Speech-language pathologists and audiologists who want to join one of the 27 recently selected accountable care organizations (ACOs) may want to begin investigating how to participate in these fledgling organizations.
The Centers for Medicare and Medicaid Services (CMS) announced on April 10 the first 27 ACOs to participate in the Medicare Shared Savings Program. The selected organizations have agreed to improve care through better coordination among providers—while reducing the costs of care—so they may share in the savings to Medicare (see "Rules Issued for Accountable Care Organizations," The ASHA Leader, December 20, 2011).
SLPs and audiologists will have opportunities to join an ACO. It's important for interested professionals to investigate how their local ACO is building its network, how quality standards are set and reviewed, and how they can become ancillary service providers, advises Janet Brown, ASHA director of health care services in speech-language pathology.

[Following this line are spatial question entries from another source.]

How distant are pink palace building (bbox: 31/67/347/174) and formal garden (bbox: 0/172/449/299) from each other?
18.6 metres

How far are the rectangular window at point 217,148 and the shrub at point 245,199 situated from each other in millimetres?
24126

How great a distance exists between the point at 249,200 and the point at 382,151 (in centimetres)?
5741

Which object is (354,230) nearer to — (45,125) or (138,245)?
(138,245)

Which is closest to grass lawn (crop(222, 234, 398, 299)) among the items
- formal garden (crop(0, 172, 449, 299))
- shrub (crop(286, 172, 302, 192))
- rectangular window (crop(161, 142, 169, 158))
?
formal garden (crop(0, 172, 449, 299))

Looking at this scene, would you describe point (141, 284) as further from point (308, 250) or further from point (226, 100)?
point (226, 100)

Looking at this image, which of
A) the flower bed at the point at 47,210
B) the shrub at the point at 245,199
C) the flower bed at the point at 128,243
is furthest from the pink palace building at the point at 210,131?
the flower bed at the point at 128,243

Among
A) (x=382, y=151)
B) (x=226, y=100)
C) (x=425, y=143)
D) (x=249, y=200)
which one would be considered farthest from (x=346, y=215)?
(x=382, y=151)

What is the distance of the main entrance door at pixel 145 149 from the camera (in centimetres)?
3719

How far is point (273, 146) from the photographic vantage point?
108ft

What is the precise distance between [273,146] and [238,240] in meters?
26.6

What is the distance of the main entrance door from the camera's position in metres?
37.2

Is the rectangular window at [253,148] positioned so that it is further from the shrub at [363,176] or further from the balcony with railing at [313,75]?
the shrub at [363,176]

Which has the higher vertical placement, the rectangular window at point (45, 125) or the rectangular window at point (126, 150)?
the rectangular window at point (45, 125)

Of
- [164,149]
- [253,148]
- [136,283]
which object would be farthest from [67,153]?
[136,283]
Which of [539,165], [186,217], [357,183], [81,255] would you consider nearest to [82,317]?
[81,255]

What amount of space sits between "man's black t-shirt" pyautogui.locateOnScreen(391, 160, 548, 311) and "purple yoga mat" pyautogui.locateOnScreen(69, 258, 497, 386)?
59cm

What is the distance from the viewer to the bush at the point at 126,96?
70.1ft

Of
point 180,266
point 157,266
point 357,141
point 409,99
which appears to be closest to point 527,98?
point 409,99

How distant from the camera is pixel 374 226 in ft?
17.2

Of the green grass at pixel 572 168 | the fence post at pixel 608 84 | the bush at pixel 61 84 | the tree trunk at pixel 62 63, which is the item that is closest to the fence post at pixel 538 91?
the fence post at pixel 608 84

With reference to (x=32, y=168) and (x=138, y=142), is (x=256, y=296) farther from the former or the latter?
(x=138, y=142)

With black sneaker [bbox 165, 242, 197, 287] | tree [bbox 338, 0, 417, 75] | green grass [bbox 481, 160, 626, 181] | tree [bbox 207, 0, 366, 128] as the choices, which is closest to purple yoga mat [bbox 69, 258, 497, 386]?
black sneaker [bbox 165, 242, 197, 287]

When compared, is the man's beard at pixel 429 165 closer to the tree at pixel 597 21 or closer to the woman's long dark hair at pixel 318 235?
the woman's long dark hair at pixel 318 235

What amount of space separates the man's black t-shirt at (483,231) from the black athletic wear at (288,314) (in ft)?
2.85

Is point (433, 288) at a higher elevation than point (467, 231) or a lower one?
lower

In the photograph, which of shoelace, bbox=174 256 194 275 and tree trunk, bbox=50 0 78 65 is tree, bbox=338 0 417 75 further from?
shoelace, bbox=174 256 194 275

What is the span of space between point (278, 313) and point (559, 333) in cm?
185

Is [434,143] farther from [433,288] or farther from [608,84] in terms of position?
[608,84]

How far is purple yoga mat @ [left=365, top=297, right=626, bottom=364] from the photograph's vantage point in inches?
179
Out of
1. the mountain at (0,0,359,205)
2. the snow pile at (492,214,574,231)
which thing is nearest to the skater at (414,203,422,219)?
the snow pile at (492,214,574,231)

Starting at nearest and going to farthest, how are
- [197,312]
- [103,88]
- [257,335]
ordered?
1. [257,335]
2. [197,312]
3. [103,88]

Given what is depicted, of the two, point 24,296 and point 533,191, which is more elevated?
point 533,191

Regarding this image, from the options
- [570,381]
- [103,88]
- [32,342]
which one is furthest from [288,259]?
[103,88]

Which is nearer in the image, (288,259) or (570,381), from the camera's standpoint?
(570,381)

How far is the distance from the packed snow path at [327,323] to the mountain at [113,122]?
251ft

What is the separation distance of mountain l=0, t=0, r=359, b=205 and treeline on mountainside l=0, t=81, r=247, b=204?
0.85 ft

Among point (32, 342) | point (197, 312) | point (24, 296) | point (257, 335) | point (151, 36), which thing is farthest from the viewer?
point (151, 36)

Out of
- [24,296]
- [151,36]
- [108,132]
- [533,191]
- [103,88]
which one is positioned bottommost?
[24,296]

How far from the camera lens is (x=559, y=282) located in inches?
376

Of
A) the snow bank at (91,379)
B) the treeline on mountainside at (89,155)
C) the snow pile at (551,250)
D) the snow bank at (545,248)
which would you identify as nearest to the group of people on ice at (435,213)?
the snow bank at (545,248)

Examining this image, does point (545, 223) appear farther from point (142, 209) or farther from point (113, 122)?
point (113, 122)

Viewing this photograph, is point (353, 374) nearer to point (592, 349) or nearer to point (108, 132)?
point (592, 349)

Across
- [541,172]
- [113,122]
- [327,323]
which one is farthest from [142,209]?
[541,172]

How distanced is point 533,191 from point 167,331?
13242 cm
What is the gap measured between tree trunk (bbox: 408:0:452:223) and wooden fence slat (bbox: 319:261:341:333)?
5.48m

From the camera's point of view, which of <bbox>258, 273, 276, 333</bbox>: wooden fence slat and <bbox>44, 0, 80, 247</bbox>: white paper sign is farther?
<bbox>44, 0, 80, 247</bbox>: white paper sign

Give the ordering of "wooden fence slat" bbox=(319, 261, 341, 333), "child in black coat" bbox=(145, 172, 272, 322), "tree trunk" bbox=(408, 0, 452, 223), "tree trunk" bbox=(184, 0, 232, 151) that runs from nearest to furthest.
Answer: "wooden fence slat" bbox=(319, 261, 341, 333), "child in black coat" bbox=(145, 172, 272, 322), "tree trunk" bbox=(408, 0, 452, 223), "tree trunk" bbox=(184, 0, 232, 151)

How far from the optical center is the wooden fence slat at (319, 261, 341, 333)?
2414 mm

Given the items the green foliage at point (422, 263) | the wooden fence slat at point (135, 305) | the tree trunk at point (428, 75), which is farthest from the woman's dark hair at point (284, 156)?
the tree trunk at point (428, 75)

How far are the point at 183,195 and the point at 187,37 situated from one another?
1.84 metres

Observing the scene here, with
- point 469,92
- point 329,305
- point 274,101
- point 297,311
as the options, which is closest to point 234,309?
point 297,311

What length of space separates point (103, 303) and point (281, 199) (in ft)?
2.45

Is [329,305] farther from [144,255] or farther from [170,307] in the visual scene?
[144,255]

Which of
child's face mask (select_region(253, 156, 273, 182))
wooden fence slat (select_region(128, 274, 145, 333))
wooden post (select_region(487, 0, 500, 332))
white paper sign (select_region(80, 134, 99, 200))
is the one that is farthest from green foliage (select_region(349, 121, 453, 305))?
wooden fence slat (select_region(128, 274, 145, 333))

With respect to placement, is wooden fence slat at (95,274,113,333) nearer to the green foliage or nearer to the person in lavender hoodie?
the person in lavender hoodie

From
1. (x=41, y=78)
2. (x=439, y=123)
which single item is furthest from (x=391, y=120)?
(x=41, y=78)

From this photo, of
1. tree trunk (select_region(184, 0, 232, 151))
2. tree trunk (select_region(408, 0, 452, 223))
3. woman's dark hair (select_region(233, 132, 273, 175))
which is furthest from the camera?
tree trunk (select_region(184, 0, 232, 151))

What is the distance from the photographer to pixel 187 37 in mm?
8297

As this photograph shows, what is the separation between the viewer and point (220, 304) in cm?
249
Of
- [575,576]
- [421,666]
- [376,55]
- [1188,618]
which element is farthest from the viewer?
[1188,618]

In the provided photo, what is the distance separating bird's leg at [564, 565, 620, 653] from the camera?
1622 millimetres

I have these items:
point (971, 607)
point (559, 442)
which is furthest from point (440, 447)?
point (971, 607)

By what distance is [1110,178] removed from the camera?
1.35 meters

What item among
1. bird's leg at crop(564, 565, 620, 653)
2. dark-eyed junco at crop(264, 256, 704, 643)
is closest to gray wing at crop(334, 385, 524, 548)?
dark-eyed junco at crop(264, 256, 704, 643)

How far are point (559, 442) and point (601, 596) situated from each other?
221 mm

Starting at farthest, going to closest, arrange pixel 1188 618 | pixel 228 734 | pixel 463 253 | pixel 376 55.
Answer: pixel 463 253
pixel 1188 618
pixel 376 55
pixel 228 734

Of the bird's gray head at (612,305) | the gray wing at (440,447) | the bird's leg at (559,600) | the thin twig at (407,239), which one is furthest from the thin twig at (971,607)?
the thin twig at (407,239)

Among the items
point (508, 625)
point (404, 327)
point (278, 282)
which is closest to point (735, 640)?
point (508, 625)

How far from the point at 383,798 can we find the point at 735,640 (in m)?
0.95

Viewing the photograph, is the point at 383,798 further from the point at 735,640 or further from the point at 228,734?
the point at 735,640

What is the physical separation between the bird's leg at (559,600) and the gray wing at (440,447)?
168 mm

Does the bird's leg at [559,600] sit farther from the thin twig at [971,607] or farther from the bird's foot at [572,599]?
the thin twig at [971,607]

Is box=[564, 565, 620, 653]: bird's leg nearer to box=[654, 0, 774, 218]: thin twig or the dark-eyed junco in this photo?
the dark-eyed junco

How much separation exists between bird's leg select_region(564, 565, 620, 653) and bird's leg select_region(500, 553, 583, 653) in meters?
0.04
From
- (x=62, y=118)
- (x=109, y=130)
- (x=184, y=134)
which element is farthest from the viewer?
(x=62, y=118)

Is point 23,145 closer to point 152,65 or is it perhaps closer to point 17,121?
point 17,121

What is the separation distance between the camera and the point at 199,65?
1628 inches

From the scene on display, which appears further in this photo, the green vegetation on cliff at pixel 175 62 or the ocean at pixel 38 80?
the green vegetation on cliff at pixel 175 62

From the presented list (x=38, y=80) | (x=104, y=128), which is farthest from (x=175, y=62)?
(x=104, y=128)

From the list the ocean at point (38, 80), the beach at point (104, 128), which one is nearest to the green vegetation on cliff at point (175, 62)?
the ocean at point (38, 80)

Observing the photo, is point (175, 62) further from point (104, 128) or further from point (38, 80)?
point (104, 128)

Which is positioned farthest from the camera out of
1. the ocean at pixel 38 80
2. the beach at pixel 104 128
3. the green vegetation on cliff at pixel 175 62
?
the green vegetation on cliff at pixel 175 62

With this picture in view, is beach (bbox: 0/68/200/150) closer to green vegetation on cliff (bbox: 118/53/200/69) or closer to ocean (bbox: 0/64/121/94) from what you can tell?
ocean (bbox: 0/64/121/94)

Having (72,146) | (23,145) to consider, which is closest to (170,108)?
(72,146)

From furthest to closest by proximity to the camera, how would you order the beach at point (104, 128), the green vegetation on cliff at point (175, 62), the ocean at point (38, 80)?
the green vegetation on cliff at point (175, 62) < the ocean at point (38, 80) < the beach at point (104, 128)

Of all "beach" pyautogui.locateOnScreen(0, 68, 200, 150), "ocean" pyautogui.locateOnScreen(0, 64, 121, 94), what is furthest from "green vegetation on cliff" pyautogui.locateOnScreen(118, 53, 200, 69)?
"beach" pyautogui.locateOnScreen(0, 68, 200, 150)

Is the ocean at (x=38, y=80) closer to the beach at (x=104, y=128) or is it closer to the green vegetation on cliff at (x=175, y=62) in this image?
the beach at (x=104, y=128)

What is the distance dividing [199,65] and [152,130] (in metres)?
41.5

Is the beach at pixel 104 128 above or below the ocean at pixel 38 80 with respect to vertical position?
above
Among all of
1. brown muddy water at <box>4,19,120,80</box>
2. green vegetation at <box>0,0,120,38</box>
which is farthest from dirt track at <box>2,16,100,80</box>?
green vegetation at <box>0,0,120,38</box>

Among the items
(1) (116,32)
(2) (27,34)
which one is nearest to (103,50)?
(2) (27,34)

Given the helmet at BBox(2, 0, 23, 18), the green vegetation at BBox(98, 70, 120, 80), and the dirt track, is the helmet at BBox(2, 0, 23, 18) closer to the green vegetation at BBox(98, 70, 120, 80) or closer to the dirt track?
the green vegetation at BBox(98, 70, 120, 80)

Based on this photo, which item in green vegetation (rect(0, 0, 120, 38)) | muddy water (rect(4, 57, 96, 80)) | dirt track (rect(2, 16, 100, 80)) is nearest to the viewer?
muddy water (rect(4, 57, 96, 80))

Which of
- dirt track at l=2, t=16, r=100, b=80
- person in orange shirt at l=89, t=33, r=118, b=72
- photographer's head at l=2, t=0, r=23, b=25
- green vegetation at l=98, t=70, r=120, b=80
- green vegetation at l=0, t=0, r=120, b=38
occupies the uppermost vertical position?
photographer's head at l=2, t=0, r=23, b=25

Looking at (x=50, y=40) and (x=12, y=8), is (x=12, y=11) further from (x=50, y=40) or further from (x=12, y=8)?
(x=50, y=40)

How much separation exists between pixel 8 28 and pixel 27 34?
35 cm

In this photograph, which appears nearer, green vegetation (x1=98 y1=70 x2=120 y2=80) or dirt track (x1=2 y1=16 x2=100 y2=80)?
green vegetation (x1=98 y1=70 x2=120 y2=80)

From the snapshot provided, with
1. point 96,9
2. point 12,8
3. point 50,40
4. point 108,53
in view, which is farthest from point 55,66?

"Every ACO is configured differently," Brown said, "so it's worthwhile for clinicians to contact their local ACO now to inquire about the network's standards and procedures for inviting providers to participate in the ACO." In the present model, Brown says, SLPs will continue to deliver services and will be reimbursed on a fee-for-services basis—but they could still benefit from shared savings in the future by aligning themselves with an ACO's growing network.
How Shared Savings Work
Created as a provision of the Affordable Care Act, the Shared Savings Program encourages providers of Medicare-covered services and supplies, including physicians, hospitals, and others involved in patient care, to create a new type of health care entity—an ACO. Each ACO agrees to be held accountable for improving people's health and experiences with health care, while reducing the growth rate in health care spending.
Studies have shown that better care often costs less, because coordinated care helps ensure patients receive the right care at the right time. The goal is to avoid unnecessary duplication of services and prevent medical errors. All ACOs that succeed in providing high-quality care—as measured by performance on 33 quality measures relating to care coordination and patient safety, use of appropriate preventive health services, improved care for at-risk populations, and the patient experience of care—receive a share of the savings to Medicare.
Case Study: Arizona Connected Care
Arizona Connected Care—an ACO of more than 150 independent physicians, three health centers, and the Tucson Medical Center—was launched in November 2011, and continues to build its network of physicians, hospitals, and ancillary service providers.
The organization seeks to engage patients in decisions about their own care, a goal designed to improve decision-making, quality of life, and use of community health resources. Arizona Connected Care is re-focusing on basics, providing patients with information and extra resources to assist with transitions between care settings, such as hospital and home—and ensuring that patients with chronic conditions receive appropriate care in the optimum setting. The ACO expects to serve almost 7,500 beneficiaries.
According to Lorraine Glazar, director of provider relations for Arizona Connected Care, three shareholder groups have ownership of the ACO: physicians, hospitals, and ancillary service providers. The network is roughly 70% physician-owned, although it has not yet begun to add ancillary providers. To aid in the selection of ancillary service providers, the company is setting internal quality standards and building a database that will rate providers' quality and efficiency. By investing in care coordination, the organization aims to reduce hospital admissions and re-admissions, a major source of high health care costs.
To determine the best steps to take, Glazar advises, "SLPs and audiologists who are interested in ACO participation should investigate how they're configured. Talk to them now."
Quality and Efficiency Measures
The Affordable Care Act is being reviewed by the U.S. Supreme Court, and a decision is expected in June. But regardless of whether the Court upholds the act, many of its provisions—like the creation of ACOs—have already been set in motion.
"These provisions signal a paradigm shift in health care," Brown says. "In the future, all providers, including SLPs, will need to demonstrate their quality and efficiency."
A new ACO may or may not have contracts in place with Medicare or other insurers, and many continue to phase in new providers. But because each ACO's performance will be assessed according to established quality measures, clinicians must be able to make a case that their services demonstrate quality and increase the function of patients in ways that prevent re-admissions or reduce medical costs.
In addition to contacting an ACO to learn its policies and practices, Brown urges clinicians who wish to join an ACO to cultivate relationships with primary care physicians, preferably those already in the ACO's network.
"This contact helps to establish the referral patterns an ACO may use to determine an ancillary provider's suitability for inclusion in the network," Brown says. "SLPs should advocate for themselves now, while ACO networks are still expanding, to gain a portion of savings in the future."